Anyway, my point is: Those are examples of how ComboFix, in the process of doing good, sometimes does just a little tiny bit of bad, too… hence the steel wool on Teflon analogy. So one should make sure that one’s eyes are wide open about all that before using it.
However, the good that ComboFix does is so good that it’s well worth the trouble of cleaning-up after it a little. ComboFix, for all its faults, will pretty much fix anything that’s wrong with a computer related to malware. It’s the tool of last resort which has never let me down. Ever. That said, like lightly using steel wool on Teflon, ComboFix should only be used when absolutely nothing else seems to work.
And ComboFix is free. Read more about it on the Bleeping Computer web site. Make sure to COMPLETELY read the guide/instructions so that you know what you’re doing (and getting into). A text file will be opened in Notepad in full-screen mode on the computer after ComboFix runs, telling you everything it found and did. Be sure to read that, too. And remember, then, to close the Notepad file and then reboot. ComboFix reboots as part of what it does; but I’m saying reboot even one more time after that so that you’ll be starting a bit more fresh.

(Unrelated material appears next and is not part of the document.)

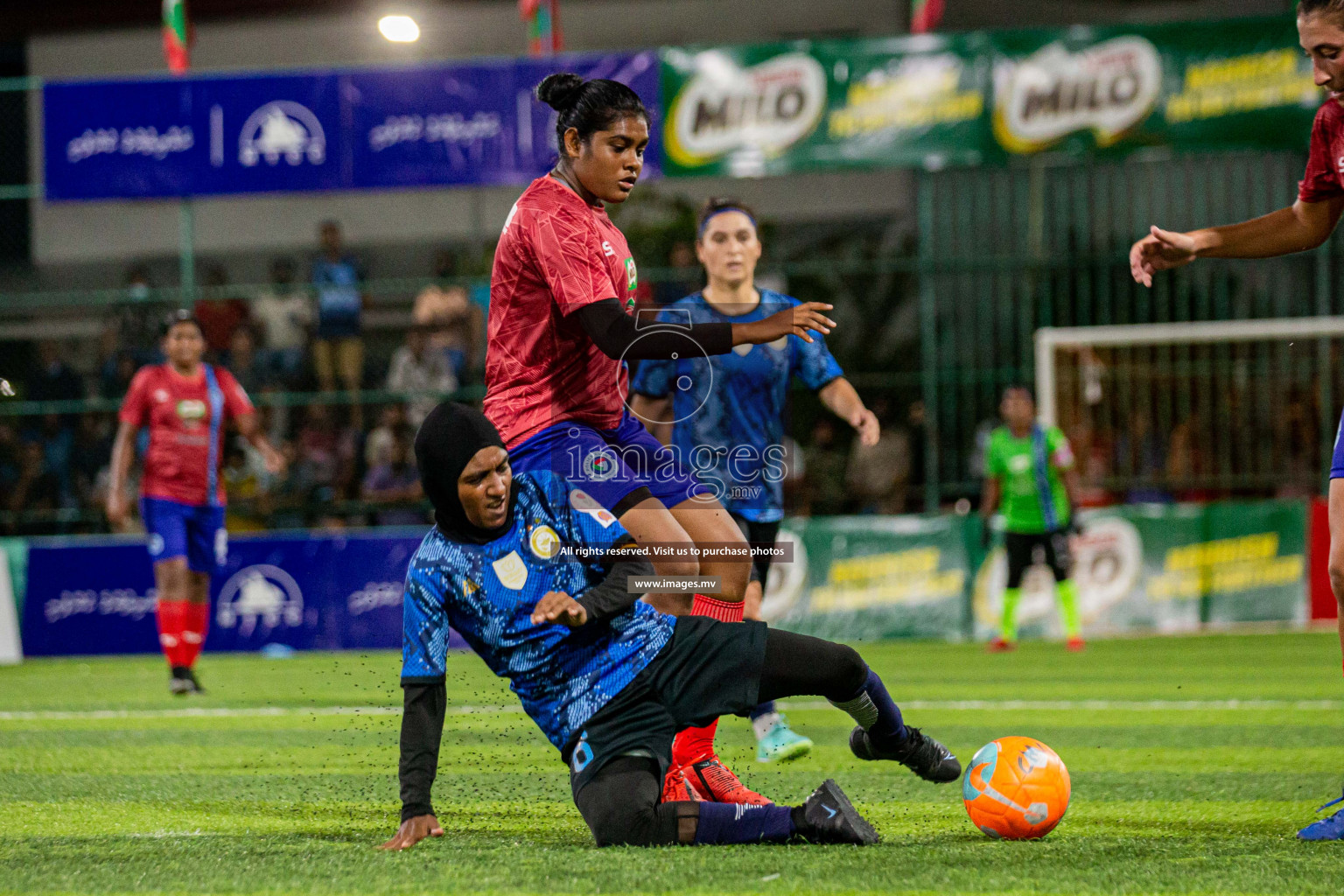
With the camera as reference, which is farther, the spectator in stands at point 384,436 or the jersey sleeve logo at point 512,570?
the spectator in stands at point 384,436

Most of the time, once the machine has been scanned/repaired by ComboFix, one may reasonably assume that it’s clean; and can then use the CIS settings which can only be implemented if one is absolutely certain that there’s nothing bad on the machine.
To be clear: ComboFix comes about as close as anything out there to being a “miracle worker,” but it, too, sometimes fails. But if you read the guide/instructions, you’ll learn of its limitations so you’ll have eye wide open about all that, too. For the most part, ComboFix finds and fixes pretty much anything that most users would ever, in their lives, encounter. It’s sufficiently good at it that one can use it and then, afterwards, have a high degree of reasonable certainty that the machine’s clean… and that even malware which was, before running ComboFix, seemingly capable of surviving reboots, will finally be gone. Verifying by running a manual scan using CIS, SuperAntiSpyware and/or Malware Bytes couldn’t hurt.
Hope that helps!
WARNING - THE FOLLOWING ADVICE IS NOT FOR GENERAL CONSUMPTION
The malware that keeps reappearing is probably getting regenerated by another process altogether (the “master file” that the previous poster alluded to). If this is the case, until this other process is eliminated, it will keep happening.
Providing you are proficient, you could use something like Process Hacker or Comodo’s Cleaning Essentials Killswitch to detect the processes running on youyr system and terminate them.
Please be aware that these utilities can, when used by inexperienced people or used inappropriately, cause your system to malfunction. When used correctly, they are an invaluable tool in clearing systems.